Para quem Peñíscola vale especialmente a pena
O destino é ideal para quem quer combinar mar e cultura sem depender de “corredores de festa” ou megaclubes. Em geral, Peñíscola agrada mais a:
- casais que procuram uma mistura de praia, centro histórico e boa comida
- famílias que preferem um ambiente menor e relativamente tranquilo
- fãs de séries e fotógrafos amadores com interesse por locações de cinema
- viajantes que querem conhecer a costa espanhola fora dos nomes mais óbvios
Já quem faz questão de baladas gigantescas todas as noites provavelmente vai se sentir mais à vontade em Ibiza ou nos bairros noturnos de Barcelona. Em Peñíscola, o ritmo da noite costuma ser outro: muita gente termina o dia com frutos do mar ou uma taça de vinho, com o som do mar ao fundo, e depois passeia sem pressa pelas ruelas.
Preços, época do ano e possíveis perrengues
Em geral, os valores ficam abaixo dos praticados nas cidades costeiras mais famosas. Ainda assim, na alta temporada de julho e agosto os preços também sobem por aqui. Para economizar, o melhor é viajar no fim da primavera ou no começo do outono. Nessa época, muitas vezes ainda faz calor o suficiente para entrar no mar, as praias ficam bem mais vazias e o centro histórico volta a parecer mais uma fortaleza à beira-mar do que um balneário.
Alguns pontos merecem atenção:
- No centro histórico, muitos caminhos são íngremes e de pedra - carrinho de bebê ou mala de rodinhas vira incômodo rapidamente.
- Vagas de estacionamento perto da parte antiga são limitadas; quem quer ficar bem no centro costuma se dar melhor reservando com antecedência.
- De carro, dá para ser mais independente, inclusive para bate-voltas pela região de Castellón e para enseadas menores.
Por que vale olhar para Peñíscola justamente agora
A Espanha está debatendo com intensidade como equilibrar turismo e qualidade de vida.
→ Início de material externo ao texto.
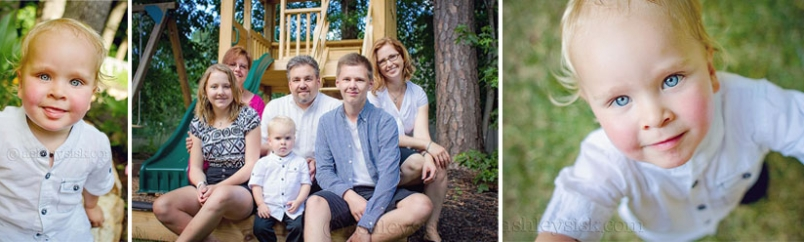 "The ""H"" Family – Portrait Session Preview"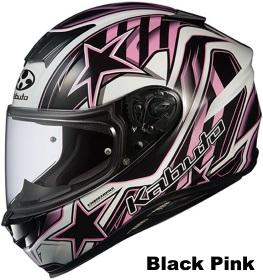 OGK AEROBLADE-5 VISION ブラックピンクの画像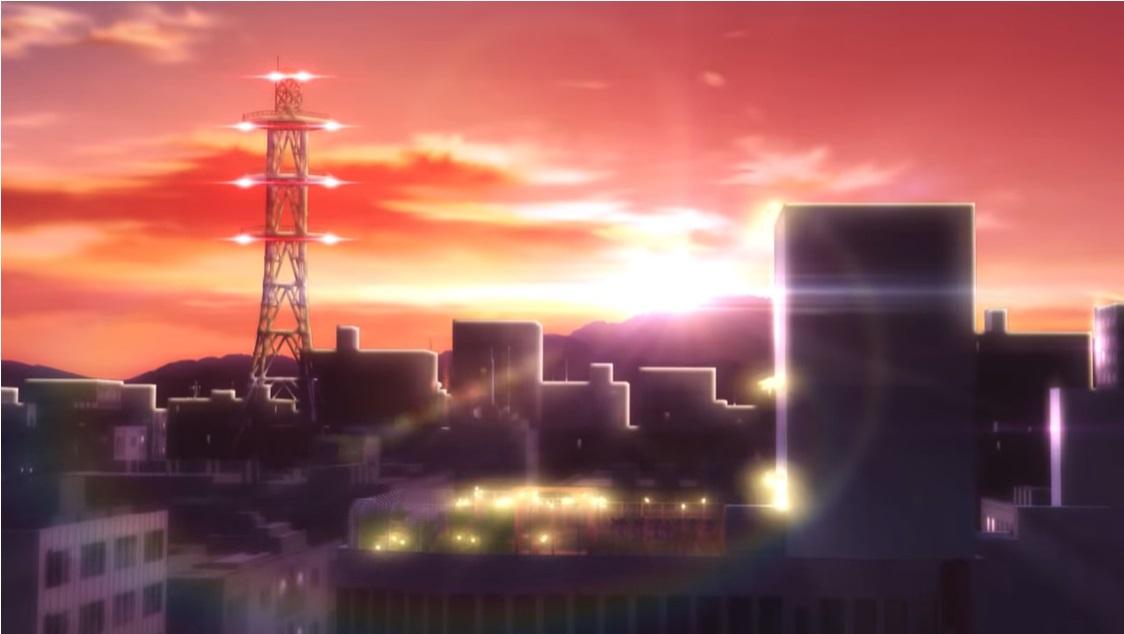 f:id:ishidamashii:20190607145548j:plain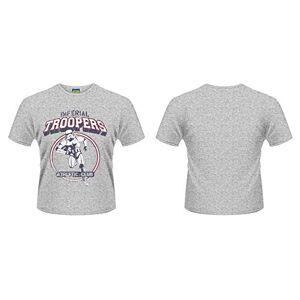 Star Wars: Imperial Troopers Athletic Club (T-Shirt Unisex Tg. 2XL) [Italia]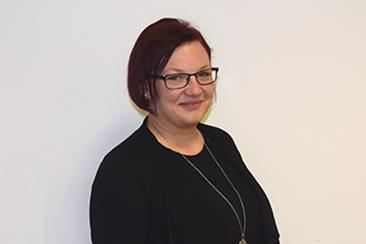Melanie Vorauer - Kunden- und Personalbetreuerin - MLS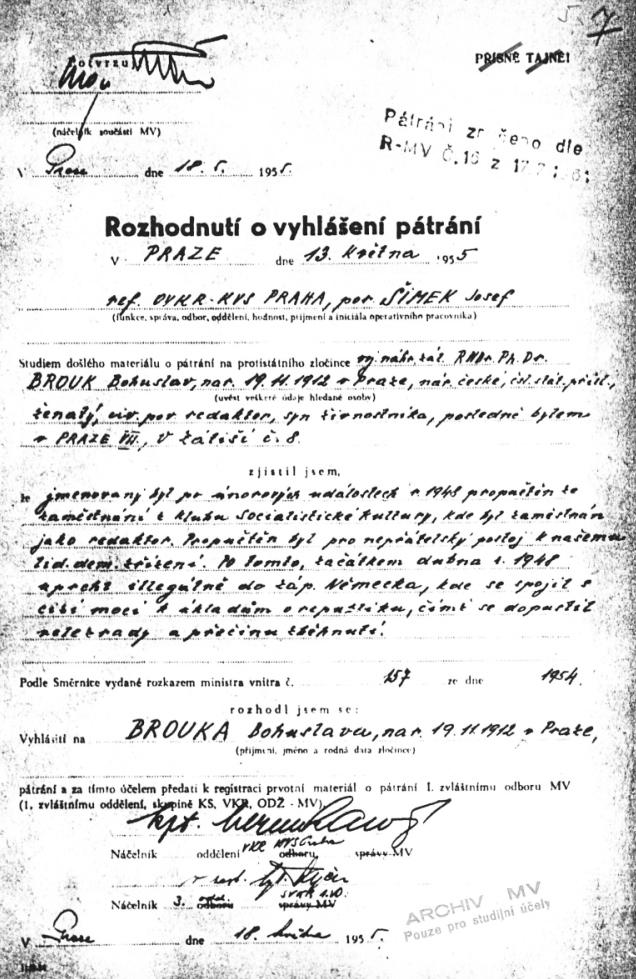 Vyhlášení pátrání, Agenturně pátrací svazek, Ministerstvo vnitra ČSR (18. května 1955)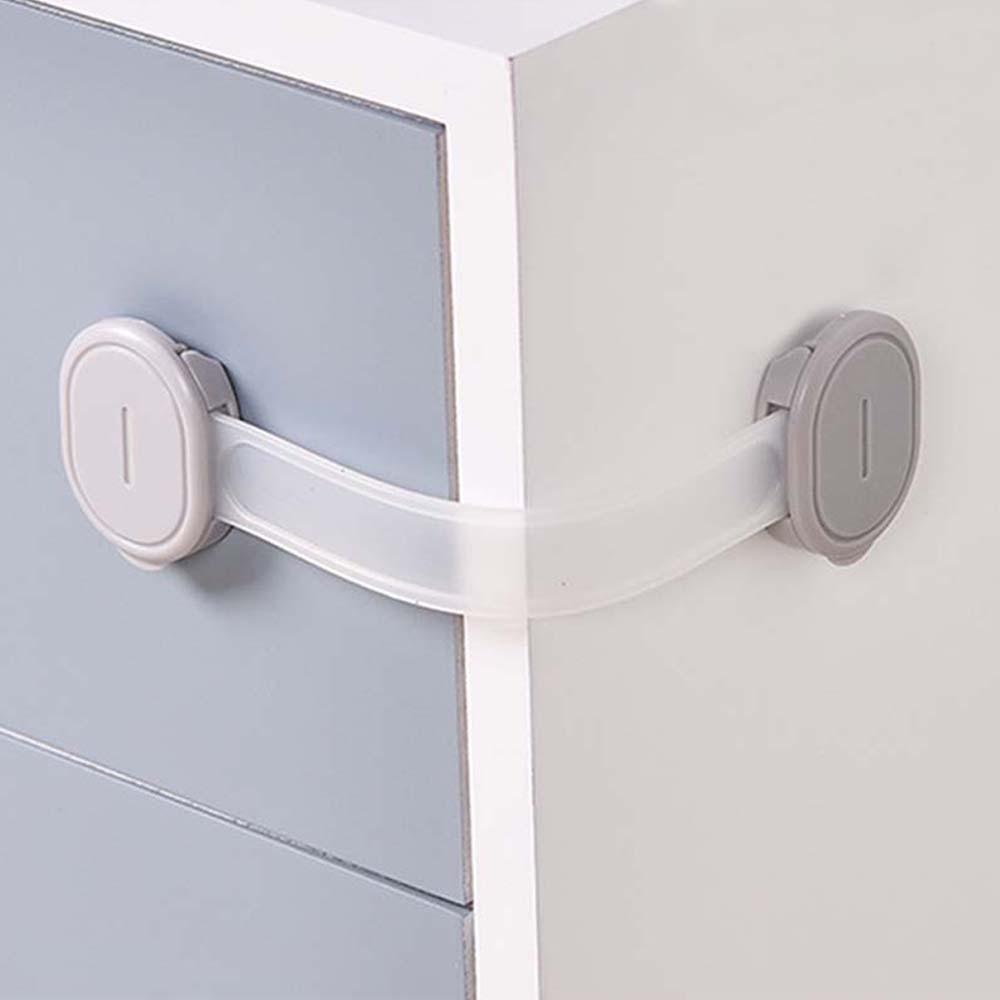 1 Pcs Baby Safety Lock Drawer Lock Multi-function Protection Baby Refrigerator Lock Children Long Cabinet Door Lock High Quality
Algumas regiões querem menos “turismo de festa”, mais qualidade - e, sobretudo, uma distribuição diferente das multidões. Cidades menores como Peñíscola se beneficiam disso, desde que não repitam os mesmos erros de antigos destinos superexplorados.
Para viajantes vindos de países de língua alemã, isso abre uma oportunidade: quem aposta cedo em alternativas conhece cidades costeiras que ainda não foram moldadas para despedidas de solteiro e caravanas barulhentas em cada esquina. Em vez de filas em “pontos obrigatórios” de selfie, o que aparece são escadinhas estreitas, pedras antigas e, no fim do dia, uma mesa com vista para o Mediterrâneo.
Peñíscola já não é um segredo, mas ainda está longe de virar uma segunda Barcelona. Quem for agora encontra a cidade num momento interessante: com boa estrutura turística, porém ainda com silêncio suficiente para sentir a fortaleza, a praia e o som discreto do mar sob a “varanda sobre o Mediterrâneo”.